▶ [Exercise material]
.....
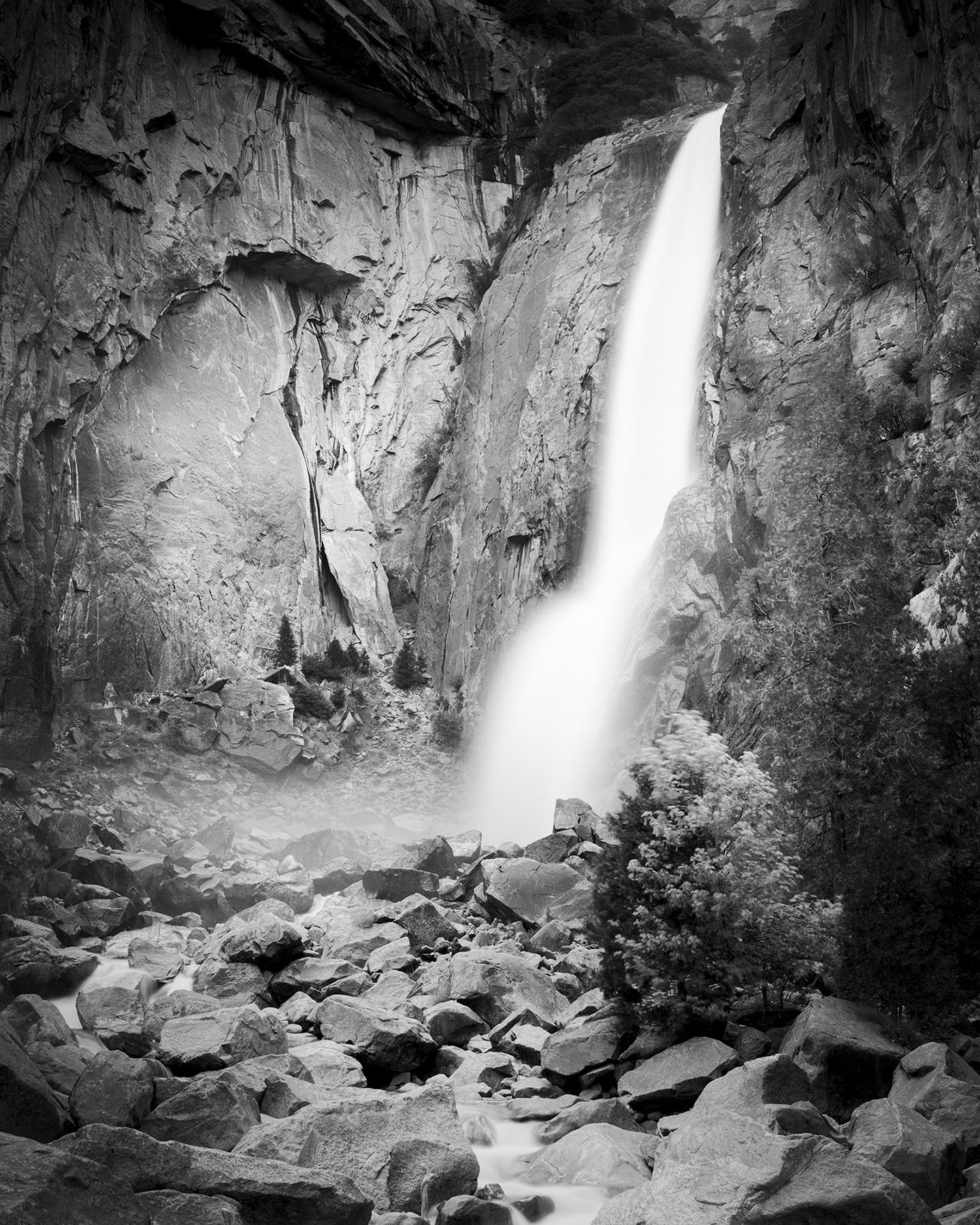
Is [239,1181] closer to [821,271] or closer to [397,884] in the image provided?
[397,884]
.....
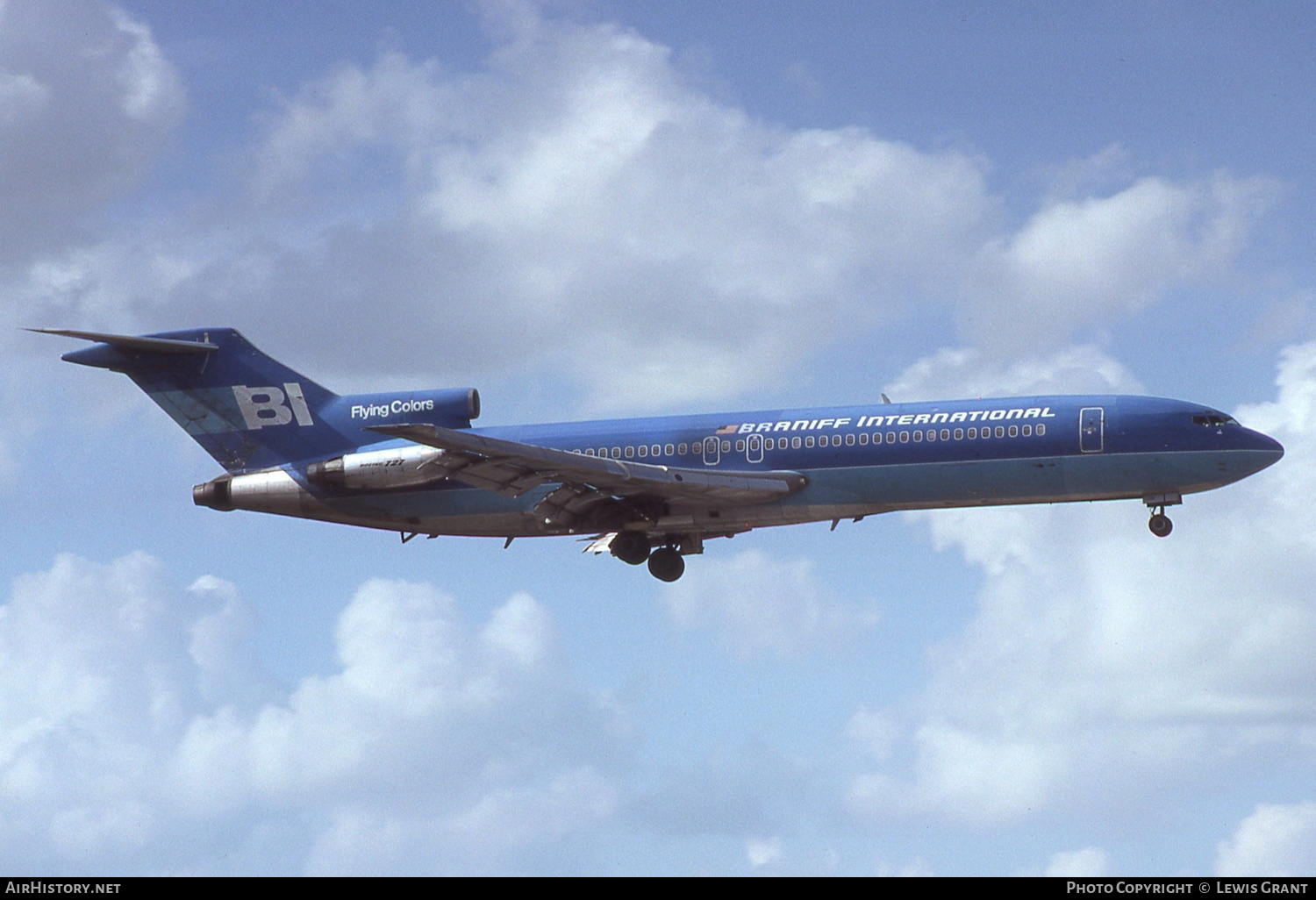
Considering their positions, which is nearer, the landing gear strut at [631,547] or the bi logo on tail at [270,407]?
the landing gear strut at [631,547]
.....
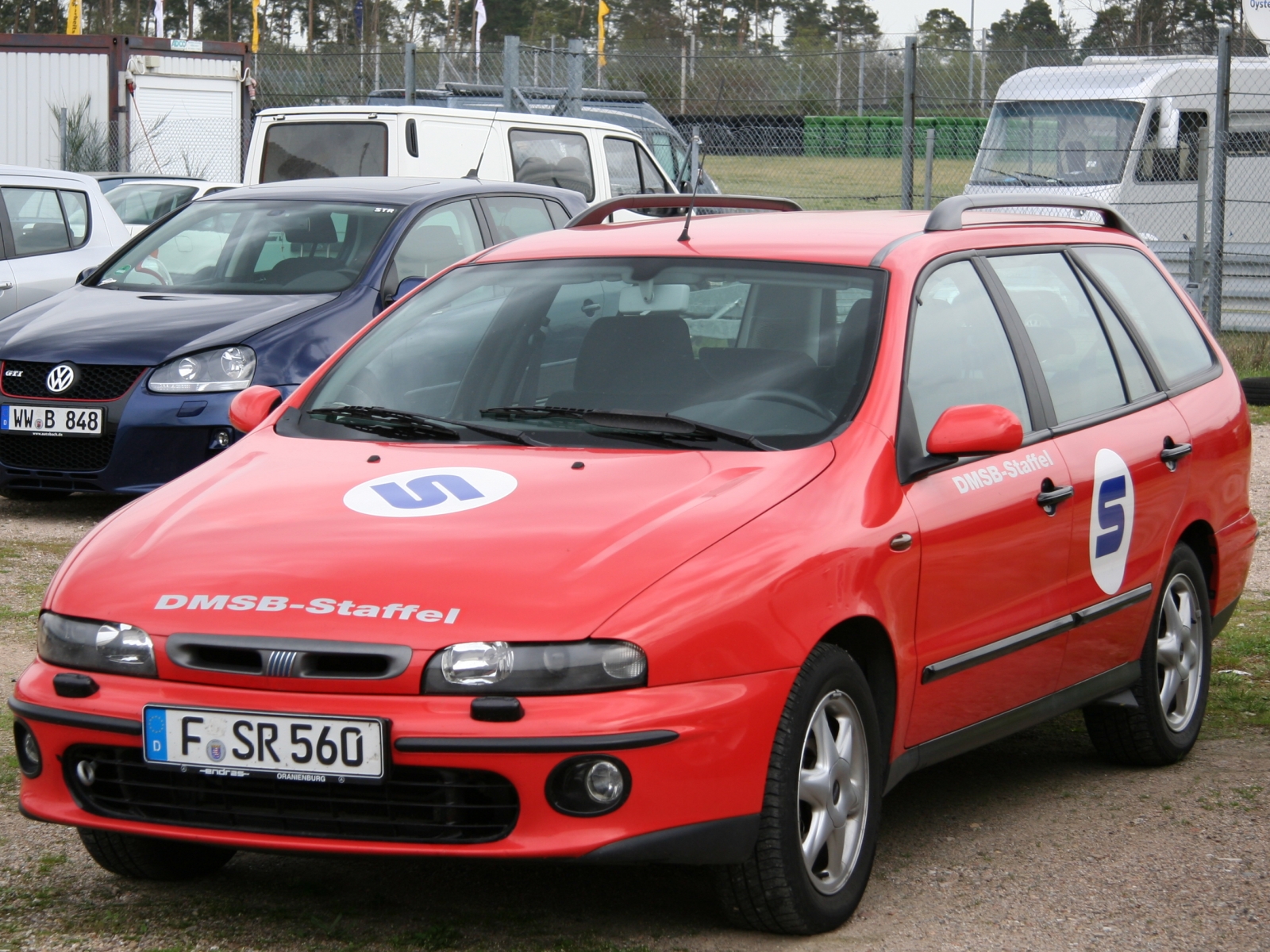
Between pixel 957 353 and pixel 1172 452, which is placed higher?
.....
▶ [Stated task] List each line of the entries above that contains the string "gear". Case counts.

▶ [Task output]
Considering their positions, which is nearer, the landing gear strut at [631,547] or the bi logo on tail at [270,407]?
the landing gear strut at [631,547]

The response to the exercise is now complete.